Auf der Fläche zwischen dem Grundstück Leipziger Straße 70 und dem Hedwig-Langner-Weg soll ebenfalls gebaut werden. Das Grundstück gehört der PSG Planungs- und Sanierungsträgergesellschaft mbH Dresden-Pieschen und sollte an eine Baugemeinschaft verkauft werden. Da sich kein Interessent fand, will dort nach Informationen von Pieschen Aktuell nun ein privater Investor ein Mehrfamilienhaus errichten. Zwischen diesen beiden Grundstücken und dem großen Lidl-Parkplatz ist als Abgrenzung ein drei Meter breiter Grünstreifen geplant. Auch für das Grundstück am Neudorfer Weg sollen sich inzwischen erfolgreich Bauherren beworben haben.

3 Kommentare zu “Leipziger Straße 70: Ehemalige Waffelfabrik wird abgerissen – Mehrfamilienhaus geplant

  1. Robert sagt:

    Und wieder verschwindet ein Stück vom historischen Dresden und wird ersetzt durch seelenlose beliebige Betonarchitektur. Es ist Wahnsinn, was in den letzten Jahren in Dresden an historischer Bausubstanz vorsätzlich zerstört wurde, nur um schnelle Rendite zu erzielen. Die Stadt wird immer austauschbarer.

  2. Mai Helge sagt:

    Schade, hätte das alte Gebäude nicht gerettet werden können? Als Atelierräume garantiert nutzbar. Aber nein, dem Immobilienbesitzer ist schnöder, kantiger Beton heilig. Mit geringwertiger Architektur wird das Gelände bebaut. Einen Vorteil haben die Einwohner dann dort. Der Weg zum Grafenwalder ist nur kurz.
    Helge Mai

  3. Karsten sagt:

    @Robert: vorsätzlich zerstört wurde die historische Bausubstanz in Dresden 1945 und während des sozialistischen Wiederaufbaus verfiel der verbliebene Rest.

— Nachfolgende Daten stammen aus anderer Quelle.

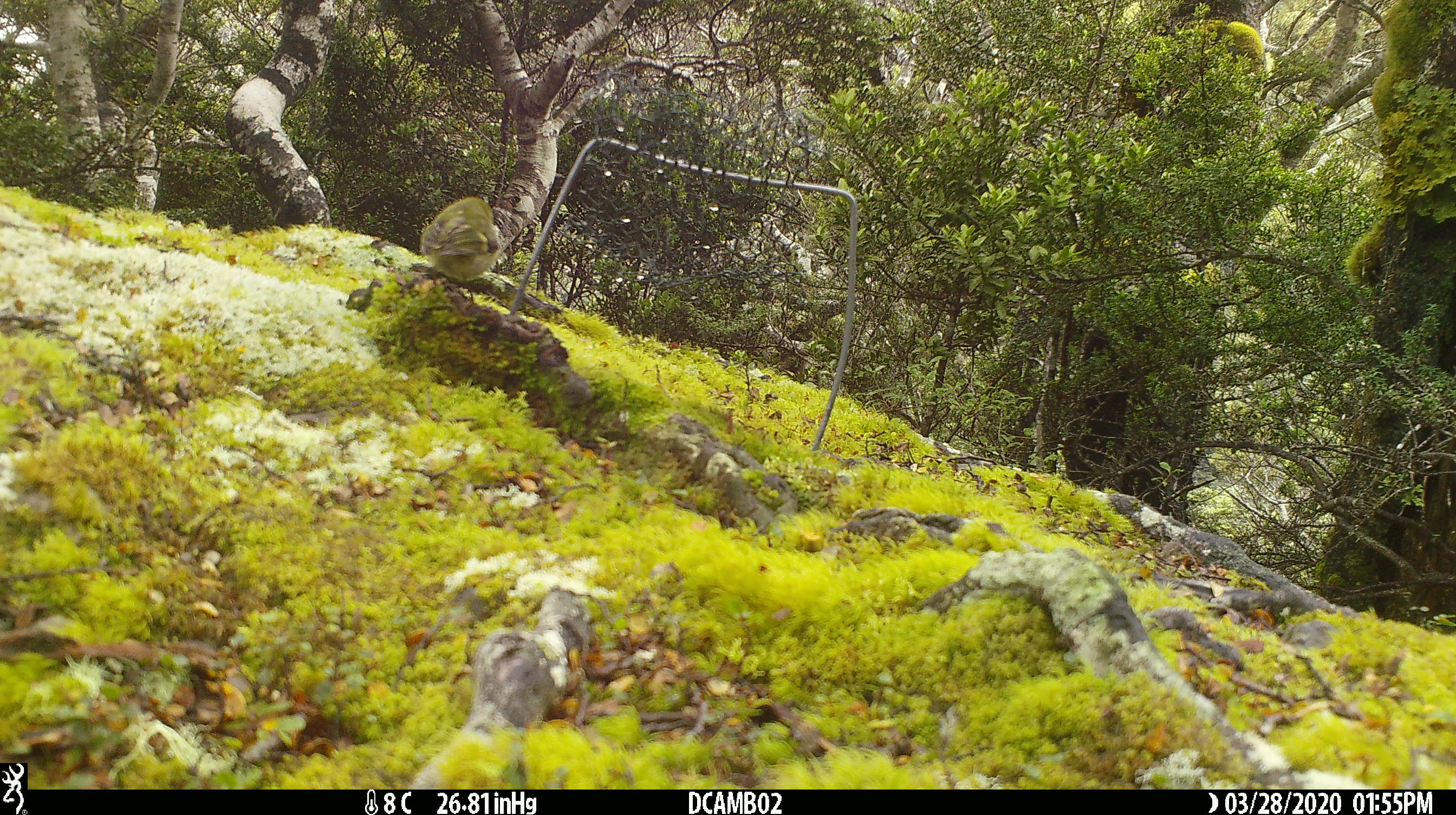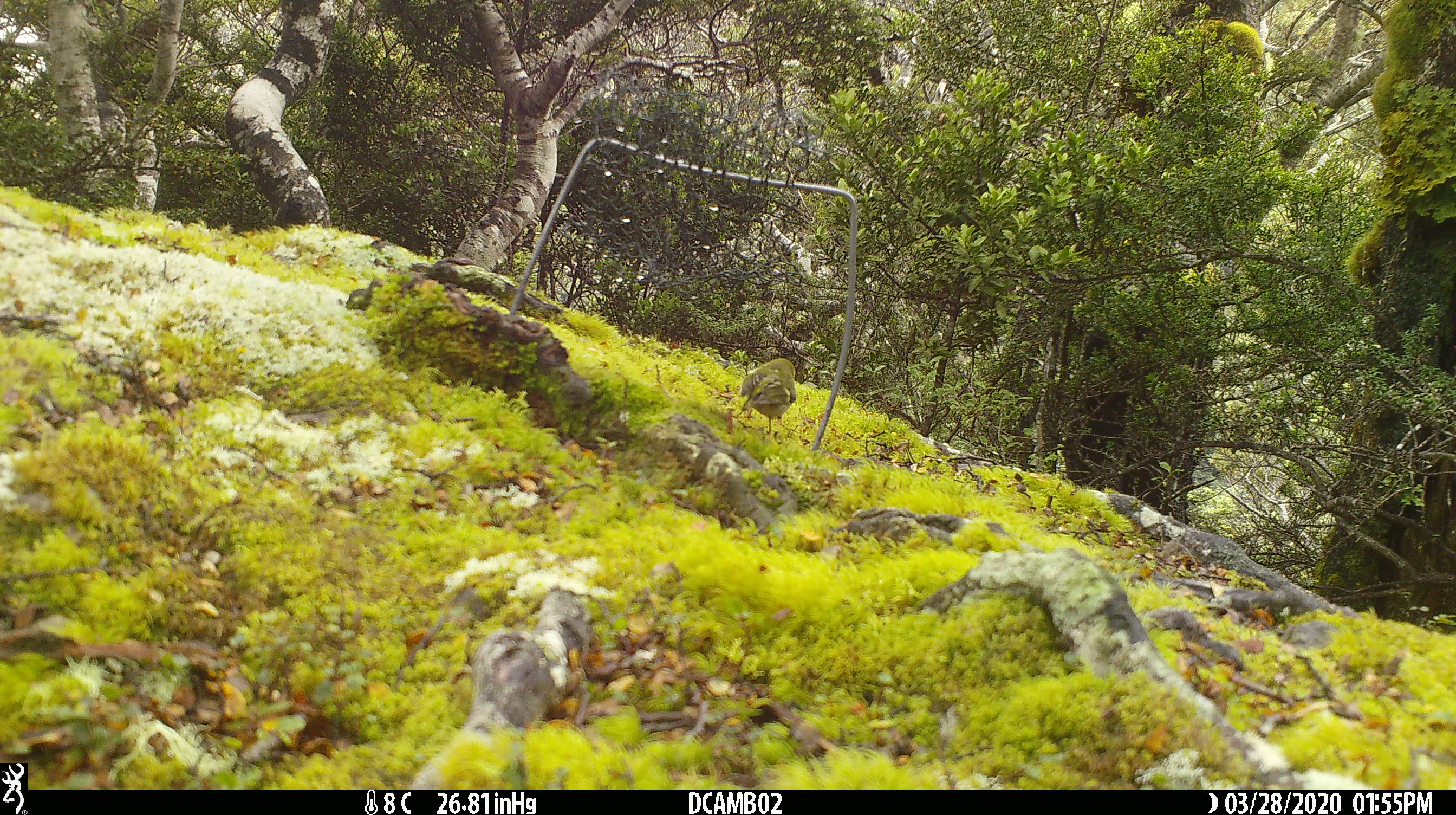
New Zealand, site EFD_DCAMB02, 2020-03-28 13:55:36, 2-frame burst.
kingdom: Animalia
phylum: Chordata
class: Aves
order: Passeriformes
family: Acanthisittidae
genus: Acanthisitta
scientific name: Acanthisitta chloris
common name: rifleman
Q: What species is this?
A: Rifleman (Acanthisitta chloris).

Entgegen Ihrer Meinung sehe ich, dass in Dresden in den letzten Jahre sehr viel historische Gebäude gerettet wurde, die in den vier Jahrzehnten nach dem Krieg erbärmlich vernachlässigt wurden oder gar wieder neu entstanden sind.
    Das hier betroffene Gebäude war nun wahrlich in der Substanz nicht mehr zu erhalten und entsprach m.E. wirklich keiner heutigen, zeitgemäßen Nutzung mehr. So viel hässlicher als die Ruine mit Brachfläche davor kann der neue Wohnhausbau nun nicht sein, um sich dagegen zu verwehren.